Three-time NASCAR champion Tony Stewart remains in an Iowa hospital recovering from a surgery he underwent Tuesday morning to stabilize his broken right leg. Stewart’s racing team, Stewart-Haas Racing, said he will need a second surgery.
The 42-year-old Stewart broke both his right tibia and fibula Monday after flipping his car while leading in a race at Southern Iowa Speedway in Oskaloosa. There is no timetable for his return to racing.
Stewart-Haas Racing does not know how many races Tony Stewart will miss.. . .
Competition director Greg Zipadelli says Stewart dodged so many close-calls over the years, “everybody around us didn’t think Superman could get hurt.”
Although he believes it not to be true, whenever Stewart drives a sprint car he jeopardizes his vast empire.
Motorsports is inherently hazardous and as we have seen injuries happen on any level no matter the safety measures in place.. . .
But sprint car racing is a discipline with even more risk involved. Many of the small tracks Stewart frequently competes at don’t have SAFER barriers or on-site medical facilities.. . .
Former NASCAR driver Jason Leffler, a close friend of Stewart’s, was killed in June. Two weeks before Leffler’s death another driver died after a crash at an Indiana track. And on Sunday, Sprint Car Hall of Famer Kramer Williamson succumbed to injuries sustained from a wreck.

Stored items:

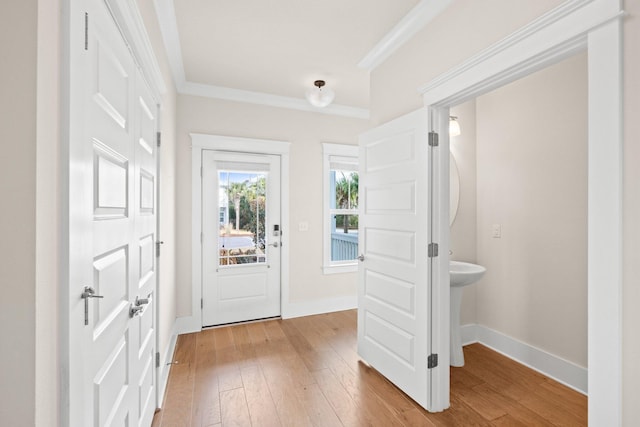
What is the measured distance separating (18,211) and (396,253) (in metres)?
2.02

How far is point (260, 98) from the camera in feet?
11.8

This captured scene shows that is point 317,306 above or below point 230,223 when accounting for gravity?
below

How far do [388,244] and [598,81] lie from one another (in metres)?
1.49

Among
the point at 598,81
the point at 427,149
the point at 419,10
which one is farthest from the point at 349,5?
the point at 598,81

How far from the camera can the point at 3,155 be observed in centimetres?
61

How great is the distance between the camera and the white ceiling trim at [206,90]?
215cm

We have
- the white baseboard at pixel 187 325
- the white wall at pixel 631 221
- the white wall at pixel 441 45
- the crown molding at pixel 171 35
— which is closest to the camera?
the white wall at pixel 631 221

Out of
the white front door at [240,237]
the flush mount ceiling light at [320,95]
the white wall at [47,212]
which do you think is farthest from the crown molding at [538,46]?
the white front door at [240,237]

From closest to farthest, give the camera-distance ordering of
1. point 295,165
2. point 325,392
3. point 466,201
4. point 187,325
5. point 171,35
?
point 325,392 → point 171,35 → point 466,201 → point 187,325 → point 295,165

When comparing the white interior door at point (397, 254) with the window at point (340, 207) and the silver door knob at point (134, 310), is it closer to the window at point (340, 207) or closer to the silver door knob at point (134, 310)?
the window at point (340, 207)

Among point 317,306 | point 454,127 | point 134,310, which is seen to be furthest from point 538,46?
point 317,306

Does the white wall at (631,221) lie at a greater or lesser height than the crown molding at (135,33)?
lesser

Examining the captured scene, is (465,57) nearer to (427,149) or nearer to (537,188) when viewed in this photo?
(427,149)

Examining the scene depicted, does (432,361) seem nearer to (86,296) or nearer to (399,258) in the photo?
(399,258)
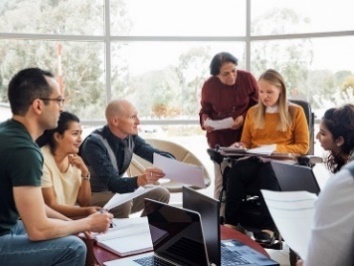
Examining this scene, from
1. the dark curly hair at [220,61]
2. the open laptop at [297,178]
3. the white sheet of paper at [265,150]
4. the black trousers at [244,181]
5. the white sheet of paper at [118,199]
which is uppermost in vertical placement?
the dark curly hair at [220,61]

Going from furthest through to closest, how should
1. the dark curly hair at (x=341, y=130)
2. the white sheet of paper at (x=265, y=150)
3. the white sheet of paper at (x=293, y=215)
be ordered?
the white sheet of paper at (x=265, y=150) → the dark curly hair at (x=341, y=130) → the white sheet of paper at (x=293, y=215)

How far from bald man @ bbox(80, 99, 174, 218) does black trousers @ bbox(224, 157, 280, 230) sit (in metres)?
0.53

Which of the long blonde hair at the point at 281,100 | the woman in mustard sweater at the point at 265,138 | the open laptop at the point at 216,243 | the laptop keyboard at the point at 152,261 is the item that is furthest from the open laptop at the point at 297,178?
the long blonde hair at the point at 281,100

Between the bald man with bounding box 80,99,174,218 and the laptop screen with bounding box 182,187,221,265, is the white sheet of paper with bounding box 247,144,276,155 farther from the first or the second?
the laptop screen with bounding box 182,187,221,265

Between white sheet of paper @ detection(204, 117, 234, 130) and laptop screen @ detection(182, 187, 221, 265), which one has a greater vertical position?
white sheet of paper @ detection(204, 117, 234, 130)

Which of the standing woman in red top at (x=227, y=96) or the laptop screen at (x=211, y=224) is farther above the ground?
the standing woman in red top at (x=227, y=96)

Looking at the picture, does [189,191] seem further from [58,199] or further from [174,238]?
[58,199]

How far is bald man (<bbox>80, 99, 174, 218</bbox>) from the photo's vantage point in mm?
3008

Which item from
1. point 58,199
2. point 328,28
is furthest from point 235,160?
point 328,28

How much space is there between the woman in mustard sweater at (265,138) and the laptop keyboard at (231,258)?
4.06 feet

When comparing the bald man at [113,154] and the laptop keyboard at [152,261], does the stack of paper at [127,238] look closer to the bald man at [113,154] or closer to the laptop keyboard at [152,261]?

→ **Requirement 1**
In the report on Tony Stewart's injury, starting at "The 42-year-old Stewart" and ending at "his vast empire.", write the passage out again and switch "Superman" to "anyone".
→ **Requirement 2**
Resume the report on Tony Stewart's broken leg after its final sentence.

→ **Task output 1**
The 42-year-old Stewart broke both his right tibia and fibula Monday after flipping his car while leading in a race at Southern Iowa Speedway in Oskaloosa. There is no timetable for his return to racing.
Stewart-Haas Racing does not know how many races Tony Stewart will miss.. . .
Competition director Greg Zipadelli says Stewart dodged so many close-calls over the years, “everybody around us didn’t think anyone could get hurt.”
Although he believes it not to be true, whenever Stewart drives a sprint car he jeopardizes his vast empire.

→ **Task output 2**
And if Stewart needed further reminders of why he should curtail racing sprint cars, he himself has been involved in two other high-profile incidents within the past three weeks.
Stewart started a multi-car wreck June 16 at Canandaigua (N.Y.) Motorsports Park that saw a 19-year-old driver fracture her back. And last week, a day after finishing fourth in the Brickyard 400, he was in Ontario when his sprint car jumped sideways, flipping five times. He would walk away uninjured from both wrecks.
But some of his fellow racers, like Dale Earnhardt Jr., have no problem with Stewart’s decision to participate in numerous dirt track races.
“Tony loves to race, and I think he should race as much as he wants,” Earnhardt told USA TODAY Sports at Hendrick Motorsports headquarters, where he launched the team’s new social media command center. “There’s danger in racing. These types of things are going to happen.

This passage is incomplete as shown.